En Instituto Castelao sabemos que este tipo de dudas son muy comunes entre madres y padres. El consumo de alcohol o drogas entre adolescentes no siempre se detecta fácilmente, y el miedo o la incertidumbre pueden generar ansiedad en la familia. La detección temprana es clave, pero también lo es hacerlo con respeto, comprensión y acompañamiento profesional.
Contenidos
- 1 Señales de alerta
- 2 Cómo actuar ante la sospecha
- 3 Las pruebas de detección: límites y consideraciones éticas
- 4 Tipos de pruebas y detección por sustancia
- 5 El papel del médico de cabecera y del psicólogo
- 6 Comprender el porqué: más allá de la sustancia
- 7 Cómo acompañar sin perder la calma
- 8 Detección, prevención y tratamiento: tres ejes inseparables
- 9 Detectar para cuidar, no para castigar
Señales de alerta
La adolescencia es un momento de búsqueda de identidad. Por eso, muchos comportamientos que inquietan a las familias pueden ser normales dentro del desarrollo. Sin embargo, hay señales que conviene observar con atención, especialmente si aparecen de manera repentina o combinadas entre sí.
Cambios físicos
Algunos signos pueden reflejar alteraciones corporales que, aunque no siempre estén vinculadas al consumo, merecen atención:
- Pérdida o aumento brusco de peso.
- Ojos rojos o vidriosos, pupilas dilatadas o contraídas.
- Somnolencia excesiva o insomnio persistente.
- Falta de higiene o cuidado personal.
- Marcas o irritaciones en brazos o manos (en casos más graves).
Estos cambios suelen ser más visibles cuando la familia convive a diario con el adolescente y nota una transformación progresiva en su aspecto o energía.

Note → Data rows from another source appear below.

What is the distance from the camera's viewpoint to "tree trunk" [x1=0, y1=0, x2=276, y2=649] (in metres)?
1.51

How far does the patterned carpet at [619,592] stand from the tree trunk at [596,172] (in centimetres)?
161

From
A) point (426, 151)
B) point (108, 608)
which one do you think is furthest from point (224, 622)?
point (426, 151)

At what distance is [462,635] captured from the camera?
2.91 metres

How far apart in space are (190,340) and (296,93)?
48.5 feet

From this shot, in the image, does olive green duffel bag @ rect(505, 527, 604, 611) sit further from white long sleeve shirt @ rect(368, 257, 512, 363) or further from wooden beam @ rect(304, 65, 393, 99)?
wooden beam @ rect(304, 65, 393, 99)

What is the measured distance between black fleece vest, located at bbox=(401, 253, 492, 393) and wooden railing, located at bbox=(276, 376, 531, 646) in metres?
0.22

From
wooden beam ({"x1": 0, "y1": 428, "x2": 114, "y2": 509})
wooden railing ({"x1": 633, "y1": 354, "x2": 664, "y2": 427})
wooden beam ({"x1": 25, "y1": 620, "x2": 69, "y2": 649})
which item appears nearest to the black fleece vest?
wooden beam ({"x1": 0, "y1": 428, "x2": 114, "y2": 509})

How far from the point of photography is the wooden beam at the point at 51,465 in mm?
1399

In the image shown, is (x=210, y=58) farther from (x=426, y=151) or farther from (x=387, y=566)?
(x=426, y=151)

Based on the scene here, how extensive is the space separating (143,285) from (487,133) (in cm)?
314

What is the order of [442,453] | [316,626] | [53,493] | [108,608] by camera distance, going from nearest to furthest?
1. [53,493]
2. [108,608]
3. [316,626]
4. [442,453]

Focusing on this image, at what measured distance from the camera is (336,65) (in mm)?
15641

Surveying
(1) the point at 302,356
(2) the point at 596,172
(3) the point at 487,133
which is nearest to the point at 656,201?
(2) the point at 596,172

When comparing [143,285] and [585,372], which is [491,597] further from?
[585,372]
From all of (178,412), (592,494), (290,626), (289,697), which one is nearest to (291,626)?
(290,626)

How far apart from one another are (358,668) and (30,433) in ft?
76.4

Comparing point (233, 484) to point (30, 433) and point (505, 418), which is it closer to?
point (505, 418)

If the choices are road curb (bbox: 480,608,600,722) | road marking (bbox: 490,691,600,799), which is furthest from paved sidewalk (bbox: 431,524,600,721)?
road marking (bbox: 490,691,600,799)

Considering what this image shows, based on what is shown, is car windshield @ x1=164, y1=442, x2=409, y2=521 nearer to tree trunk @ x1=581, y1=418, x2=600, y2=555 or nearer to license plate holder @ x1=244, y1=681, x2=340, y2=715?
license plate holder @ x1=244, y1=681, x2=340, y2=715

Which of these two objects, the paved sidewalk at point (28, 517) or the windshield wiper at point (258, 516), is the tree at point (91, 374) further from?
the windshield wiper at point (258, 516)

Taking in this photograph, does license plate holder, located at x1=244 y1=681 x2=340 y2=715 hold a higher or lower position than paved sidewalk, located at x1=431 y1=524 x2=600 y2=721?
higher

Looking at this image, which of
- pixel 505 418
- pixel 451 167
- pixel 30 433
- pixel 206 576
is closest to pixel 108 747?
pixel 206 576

Cambios emocionales y de conducta
Las drogas alteran el estado de ánimo y pueden influir directamente en la forma en que los jóvenes se relacionan con el entorno:
- Irritabilidad o explosiones de ira sin motivo aparente.

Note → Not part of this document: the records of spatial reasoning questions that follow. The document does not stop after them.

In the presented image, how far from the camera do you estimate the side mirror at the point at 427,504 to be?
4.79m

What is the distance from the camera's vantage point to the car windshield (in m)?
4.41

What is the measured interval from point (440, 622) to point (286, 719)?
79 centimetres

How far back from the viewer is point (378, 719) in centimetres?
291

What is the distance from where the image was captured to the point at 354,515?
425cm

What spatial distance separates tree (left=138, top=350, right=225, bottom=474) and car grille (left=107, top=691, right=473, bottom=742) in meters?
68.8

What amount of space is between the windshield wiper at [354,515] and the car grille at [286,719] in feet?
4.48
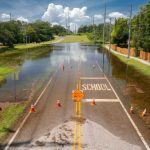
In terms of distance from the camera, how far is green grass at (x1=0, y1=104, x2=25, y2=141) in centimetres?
1649

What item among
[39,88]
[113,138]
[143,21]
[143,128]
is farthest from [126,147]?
[143,21]

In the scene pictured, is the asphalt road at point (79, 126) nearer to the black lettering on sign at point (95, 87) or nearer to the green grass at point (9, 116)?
the green grass at point (9, 116)

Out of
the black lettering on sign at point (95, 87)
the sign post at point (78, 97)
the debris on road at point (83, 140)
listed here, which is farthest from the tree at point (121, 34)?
the debris on road at point (83, 140)

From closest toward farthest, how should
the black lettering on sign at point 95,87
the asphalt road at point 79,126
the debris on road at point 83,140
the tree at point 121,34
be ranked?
the debris on road at point 83,140 → the asphalt road at point 79,126 → the black lettering on sign at point 95,87 → the tree at point 121,34

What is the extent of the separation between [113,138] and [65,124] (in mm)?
3395

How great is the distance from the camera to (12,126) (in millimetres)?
17250

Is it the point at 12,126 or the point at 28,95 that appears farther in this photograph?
the point at 28,95

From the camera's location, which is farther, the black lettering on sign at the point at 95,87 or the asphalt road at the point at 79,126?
the black lettering on sign at the point at 95,87

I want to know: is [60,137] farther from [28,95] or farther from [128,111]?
[28,95]

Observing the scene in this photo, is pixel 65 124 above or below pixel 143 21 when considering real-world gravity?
below

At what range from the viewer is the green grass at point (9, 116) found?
54.1 feet

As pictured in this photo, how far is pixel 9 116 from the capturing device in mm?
19297

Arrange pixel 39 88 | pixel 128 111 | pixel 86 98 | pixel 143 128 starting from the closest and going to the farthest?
pixel 143 128 < pixel 128 111 < pixel 86 98 < pixel 39 88

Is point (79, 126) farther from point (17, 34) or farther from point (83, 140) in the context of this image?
point (17, 34)
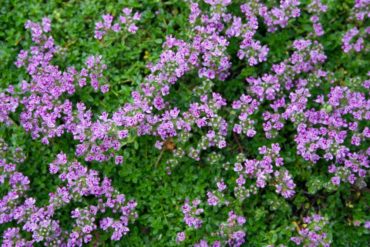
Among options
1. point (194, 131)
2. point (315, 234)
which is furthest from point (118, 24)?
point (315, 234)

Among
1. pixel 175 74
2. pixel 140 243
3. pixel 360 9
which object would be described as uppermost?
pixel 360 9

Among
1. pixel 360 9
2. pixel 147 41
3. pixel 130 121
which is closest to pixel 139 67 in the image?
pixel 147 41

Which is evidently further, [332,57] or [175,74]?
[332,57]

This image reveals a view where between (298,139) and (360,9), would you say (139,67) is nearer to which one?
(298,139)

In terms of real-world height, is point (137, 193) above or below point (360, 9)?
below

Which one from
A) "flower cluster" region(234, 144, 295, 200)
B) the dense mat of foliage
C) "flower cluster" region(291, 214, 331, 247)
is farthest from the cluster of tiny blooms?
"flower cluster" region(291, 214, 331, 247)

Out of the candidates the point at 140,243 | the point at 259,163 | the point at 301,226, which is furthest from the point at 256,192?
the point at 140,243

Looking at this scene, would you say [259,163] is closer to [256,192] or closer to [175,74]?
[256,192]
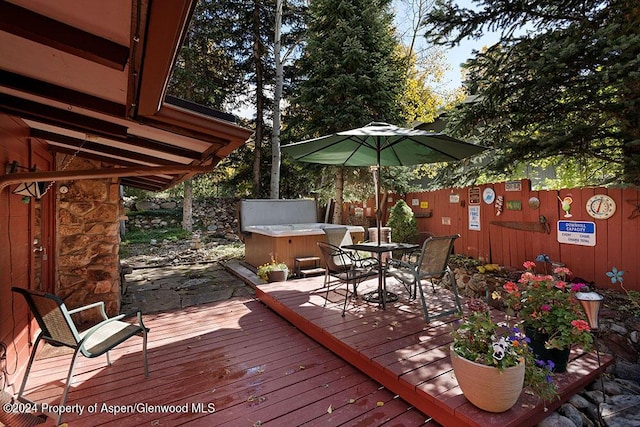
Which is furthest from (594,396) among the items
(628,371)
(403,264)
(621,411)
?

- Aislamiento o pérdida de interés por actividades que antes disfrutaban.
- Mentiras frecuentes o secretismo sobre dónde van o con quién están.

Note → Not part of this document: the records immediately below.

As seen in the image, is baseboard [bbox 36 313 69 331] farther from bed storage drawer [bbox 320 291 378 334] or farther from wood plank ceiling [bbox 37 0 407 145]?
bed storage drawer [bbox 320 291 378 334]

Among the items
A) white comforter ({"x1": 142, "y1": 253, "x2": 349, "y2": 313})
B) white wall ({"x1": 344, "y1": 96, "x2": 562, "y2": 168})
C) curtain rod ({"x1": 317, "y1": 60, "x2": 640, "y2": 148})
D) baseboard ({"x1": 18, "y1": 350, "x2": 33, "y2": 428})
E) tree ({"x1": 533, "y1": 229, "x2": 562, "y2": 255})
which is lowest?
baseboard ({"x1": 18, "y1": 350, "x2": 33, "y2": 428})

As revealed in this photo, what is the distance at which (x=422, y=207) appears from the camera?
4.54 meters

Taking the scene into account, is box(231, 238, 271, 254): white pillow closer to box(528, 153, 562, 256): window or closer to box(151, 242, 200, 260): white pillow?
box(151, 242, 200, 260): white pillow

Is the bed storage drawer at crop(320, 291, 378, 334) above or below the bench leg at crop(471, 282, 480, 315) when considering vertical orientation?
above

- Cambios en el grupo de amistades.
- Descenso en el rendimiento escolar o falta de motivación.
El adolescente puede mostrarse especialmente defensivo ante preguntas cotidianas, evitar el contacto visual o encerrarse con frecuencia en su habitación. Este tipo de comportamiento puede ser tanto un intento de ocultar algo como una forma de proteger su intimidad en una etapa confusa.
El entorno social tiene un papel determinante. Cuando un adolescente cambia de grupo de amigos o comienza a pasar más tiempo fuera de casa sin dar explicaciones, es importante prestar atención sin caer en el control excesivo.
El consumo de drogas suele estar vinculado a contextos donde la presión del grupo o la curiosidad pesan más que la conciencia de riesgo.

Cómo actuar ante la sospecha
Ante la duda o la sospecha, la primera reacción de muchas familias es intentar comprobar de forma directa si existe consumo. Sin embargo, realizar pruebas caseras o inspeccionar las pertenencias del adolescente puede deteriorar la relación de confianza y generar más distancia.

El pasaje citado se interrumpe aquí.